PROBLEM TO WORK ON - Treat the line containing "Alien Kitty - Large Art Print - A4 size" as the first line of the answer and the last line of the data as its final line, reproducing every line between exactly.
(DATASET SECTION)
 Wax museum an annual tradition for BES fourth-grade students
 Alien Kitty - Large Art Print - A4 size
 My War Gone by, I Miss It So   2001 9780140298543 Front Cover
(End DATASET SECTION)
ANSWER BELOW -
 Alien Kitty - Large Art Print - A4 size
 My War Gone by, I Miss It So   2001 9780140298543 Front Cover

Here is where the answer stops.